The loss stings, doubly so when you consider the Bears’ two losses on the season came to Oklahoma by a combined 10 points. But to keep the year in perspective: Baylor was 1-11 in 2017, still managing the fallout from the scandal that rocked the program in the wake of the Art Briles era, and just went 11-2 in the regular season and reached the Big 12 championship game. Even in a loss, the work Matt Rhule has done should be recognized as one of the top coaching jobs in recent college football history.
Georgia’s one path to the semifinals demanded a win against LSU. That seemed unlikely not long into the second quarter, when another Burrow touchdown pass pushed the Tigers’ lead to 14-0 just as the Bulldogs’ own passing game continued to sputter. Instead, look for Georgia to land in the Sugar Bowl as the second-ranked team from the SEC while LSU looks to land at No. 1 in the final playoff rankings and avoid a semifinal matchup against likely No. 3 Clemson.
Memphis and Florida Atlantic
Winners, yes, but winning big on the Group of Five level inevitably comes at a cost.
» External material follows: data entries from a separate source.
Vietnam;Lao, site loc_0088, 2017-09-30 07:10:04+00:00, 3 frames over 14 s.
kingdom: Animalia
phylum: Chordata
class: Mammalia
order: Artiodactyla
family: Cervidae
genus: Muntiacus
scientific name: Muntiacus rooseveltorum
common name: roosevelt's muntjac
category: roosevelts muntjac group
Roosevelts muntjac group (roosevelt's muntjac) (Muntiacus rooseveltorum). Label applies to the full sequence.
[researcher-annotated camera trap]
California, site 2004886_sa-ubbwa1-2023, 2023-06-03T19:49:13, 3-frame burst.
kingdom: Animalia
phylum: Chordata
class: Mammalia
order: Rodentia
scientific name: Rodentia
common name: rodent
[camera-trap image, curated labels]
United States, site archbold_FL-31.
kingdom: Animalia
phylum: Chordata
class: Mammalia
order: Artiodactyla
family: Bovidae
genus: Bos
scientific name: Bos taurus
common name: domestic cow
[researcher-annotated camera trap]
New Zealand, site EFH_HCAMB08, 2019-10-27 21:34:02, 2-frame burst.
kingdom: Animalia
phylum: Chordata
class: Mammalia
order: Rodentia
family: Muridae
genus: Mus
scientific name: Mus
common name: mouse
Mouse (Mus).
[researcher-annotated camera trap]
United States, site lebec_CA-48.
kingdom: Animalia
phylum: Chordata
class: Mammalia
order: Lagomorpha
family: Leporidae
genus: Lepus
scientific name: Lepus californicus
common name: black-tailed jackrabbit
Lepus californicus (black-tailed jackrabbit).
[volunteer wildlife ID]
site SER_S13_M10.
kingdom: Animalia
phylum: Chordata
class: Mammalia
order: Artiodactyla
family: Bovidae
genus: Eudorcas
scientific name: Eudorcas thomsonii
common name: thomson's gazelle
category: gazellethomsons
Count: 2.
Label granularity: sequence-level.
For Memphis, it means losing Norvell to Florida State, which is searching for a replacement for Willie Taggart. And FAU’s conference championship marks the end of the Kiffin era, with the former Tennessee and Southern California coach heading back to the SEC as the new head coach at Ole Miss. Drinkwitz may also end up an option for a Power Five opening after his first season at Appalachian State.